- _Job_:
Print, unchanged, the lines from the one containing "From the shot provided, from this set —" through the last line, both included.

- _Data excerpts_:

┌────────

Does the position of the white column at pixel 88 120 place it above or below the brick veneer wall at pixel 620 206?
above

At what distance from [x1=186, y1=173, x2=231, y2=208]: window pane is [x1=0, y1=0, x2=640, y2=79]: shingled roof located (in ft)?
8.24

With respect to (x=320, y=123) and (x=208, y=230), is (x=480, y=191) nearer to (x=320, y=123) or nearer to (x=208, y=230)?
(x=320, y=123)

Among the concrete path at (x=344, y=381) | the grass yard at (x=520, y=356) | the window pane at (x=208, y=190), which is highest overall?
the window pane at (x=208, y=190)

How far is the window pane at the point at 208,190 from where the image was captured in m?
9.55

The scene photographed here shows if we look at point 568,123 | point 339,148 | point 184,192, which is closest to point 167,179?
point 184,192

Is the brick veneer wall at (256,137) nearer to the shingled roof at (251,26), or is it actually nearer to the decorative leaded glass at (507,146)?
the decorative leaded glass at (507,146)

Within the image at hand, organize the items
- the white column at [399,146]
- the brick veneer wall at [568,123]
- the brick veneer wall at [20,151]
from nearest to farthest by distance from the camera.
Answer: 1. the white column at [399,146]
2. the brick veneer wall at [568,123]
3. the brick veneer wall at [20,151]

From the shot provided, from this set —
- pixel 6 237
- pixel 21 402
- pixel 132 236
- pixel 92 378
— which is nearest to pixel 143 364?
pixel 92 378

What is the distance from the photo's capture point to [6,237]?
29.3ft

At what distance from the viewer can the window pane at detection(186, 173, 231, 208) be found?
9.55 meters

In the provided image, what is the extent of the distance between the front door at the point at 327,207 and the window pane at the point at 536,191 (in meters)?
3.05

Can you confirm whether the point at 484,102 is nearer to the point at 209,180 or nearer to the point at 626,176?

└────────

- _Solution for this problem_:
From the shot provided, from this set —
- pixel 6 237
- pixel 21 402
- pixel 132 236
- pixel 92 378
— which is nearest to pixel 143 364?
pixel 92 378

What is the distance from the photo's capture point to [6,237]?
29.3ft

At what distance from the viewer can the window pane at detection(186, 173, 231, 208) be found?
9.55 meters

In the provided image, what is the extent of the distance between the front door at the point at 327,207 and the window pane at the point at 536,191 (in meters)?
3.05

Can you confirm whether the point at 484,102 is nearer to the point at 209,180 or nearer to the point at 626,176?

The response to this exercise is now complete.